### LISTED RECORDS ###
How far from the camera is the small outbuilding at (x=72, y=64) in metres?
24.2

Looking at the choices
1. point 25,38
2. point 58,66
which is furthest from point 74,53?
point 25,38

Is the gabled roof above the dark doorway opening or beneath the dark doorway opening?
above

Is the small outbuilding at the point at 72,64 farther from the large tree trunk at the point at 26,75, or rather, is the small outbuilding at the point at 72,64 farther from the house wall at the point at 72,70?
###
### LISTED RECORDS ###
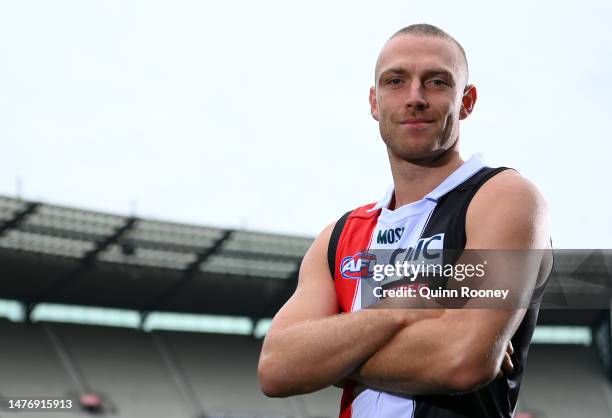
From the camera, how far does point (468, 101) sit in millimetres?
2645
###
WHAT YOU WILL DO ▸ Collect every line above that contains the word "outbuilding". Case counts.

RESULT OF THE TASK ▸
How far from the camera is the small outbuilding at (x=72, y=64) in metres?
Is the small outbuilding at the point at 72,64 farther from the large tree trunk at the point at 26,75, or rather, is the small outbuilding at the point at 72,64 farther from the house wall at the point at 72,70?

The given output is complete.